Padre Martínez Cano, m.C.R.
*¡Oh Jesús, manso y humilde de corazón! Haz mi corazón semejante al tuyo.
*Sin Dios nada. Ni Cielo, ni infierno, ni universo, ni mosquitos, ni hombres, ni mujeres… ¡Están locos, endemoniados! Nacemos neutros y si queremos abortar, abortamos al niño que iba a nacer.
*El apocalipsis de San Juan se cumplirá; es palabra de Dios. Pero los hombres también tienen poder para destruir naciones enteras, que ardan como Sodoma y Gomorra. Basta con pulsar unos botones.
*Contra romanticismo independentistas, la realidad pura. La grandeza de España está en la vida católica. No hay historia más hermosa bajo el sol que la historia de España. Volvamos a la tradición de las Españas, reemprendamos la historia sagrada de España.
*El clamor no cesa: «es ilegal, es inconstitucional». MENTIRAS. San Pío X dijo que, modernistas y democratistas, llegan al grado de perversidad de afirmar que el pueblo es soberano. El único soberano es Cristo Rey.

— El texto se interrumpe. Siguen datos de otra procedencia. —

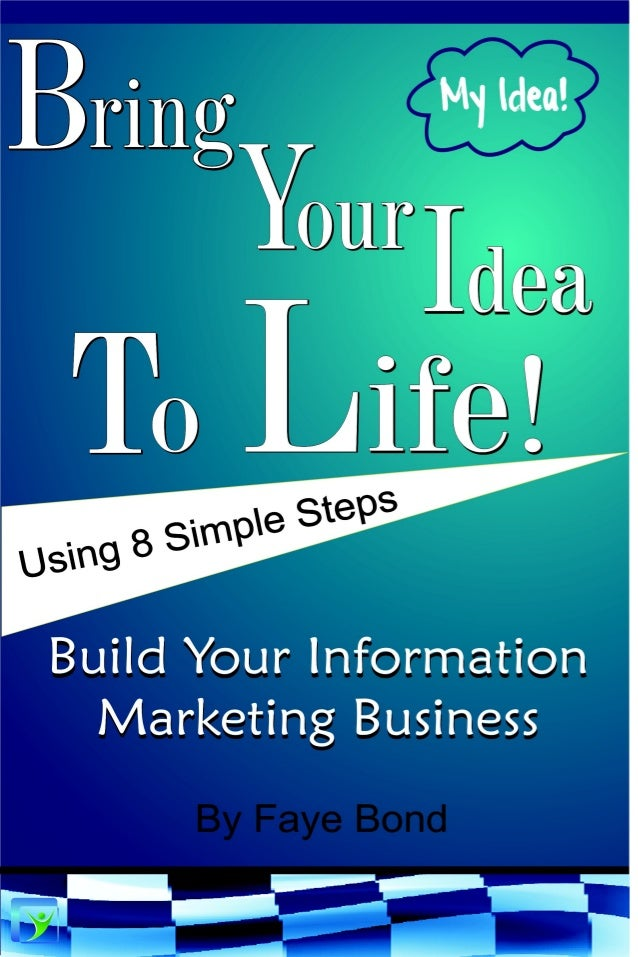 Bring Your Idea To Life! Using 8 Simple Steps Build Your Information Marketing Business By Faye Bond Bond Global Enterpris...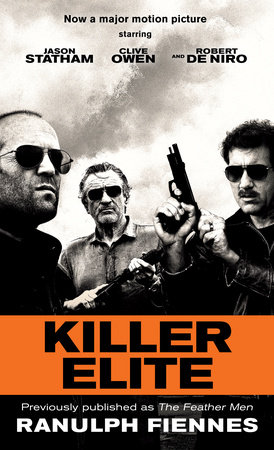 Killer Elite (previously published as The Feather Men) by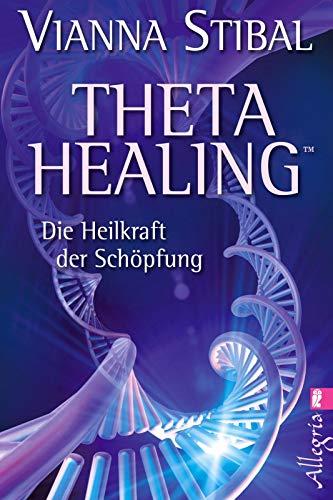 Theta Healing: Die Heilkraft der Schöpfung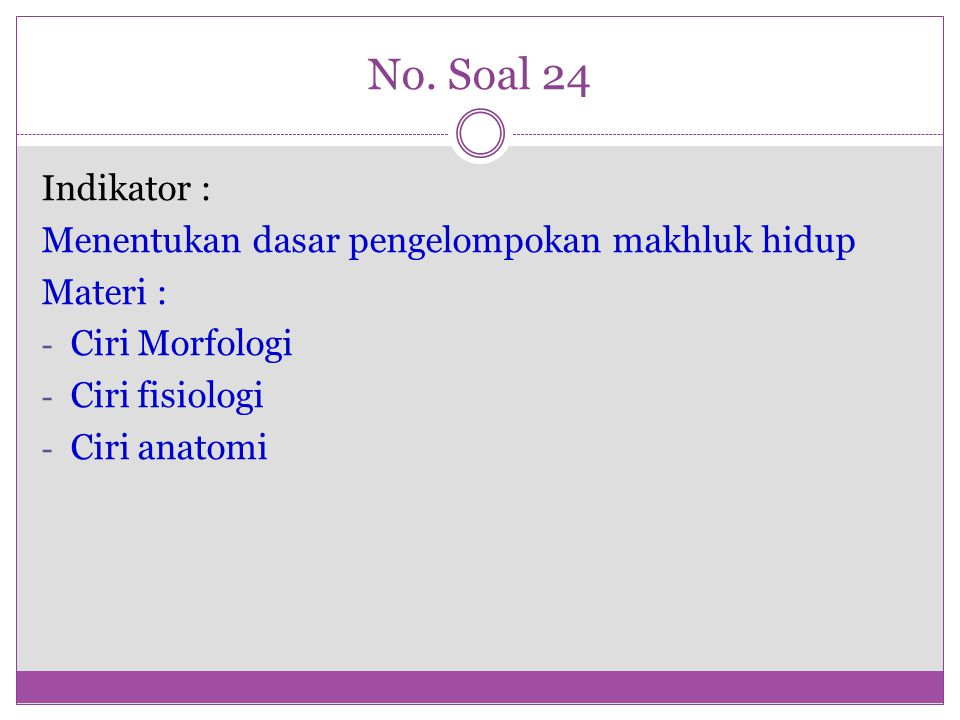 No. Soal 24 Indikator : Menentukan dasar pengelompokan makhluk hidup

Y todo poder en la tierra, viene de Dios. Que María Santísima nos proteja a todos.
*Llegarán los santos y las santas que necesita la Iglesia, que necesita el mundo; y convertirán a una inmensa y creciente multitud de pecadores y de enemigos de la Iglesia de cristo.
*Dice San Agustín: «Nosotros, en cambio, además de ser cristianos, por lo que habemos de rendir a Dios cuentas de nuestra vida, somos también obispos, por lo que habemos de dar cuentas a Dios del cumplimiento de nuestro misterio». Ayudemos a los obispos con nuestras oraciones y, si fuera necesario, recordándoles sus errores.
*Es verdad que hay que odiar el pecado, pero no al pecador. No odiar, pero si combatir contra los que odian a la iglesia. Antonio Rivera, joven defensor del Alcázar de Toledo, animaba a sus compañeros, gritando: «¡Tirad, pero tirad sin odio!».
No se puede pontificar sobre la misericordia Divina, sin tener en cuenta la justicia Divina. La justicia Divina exige arrepentimiento, confesión y reparación.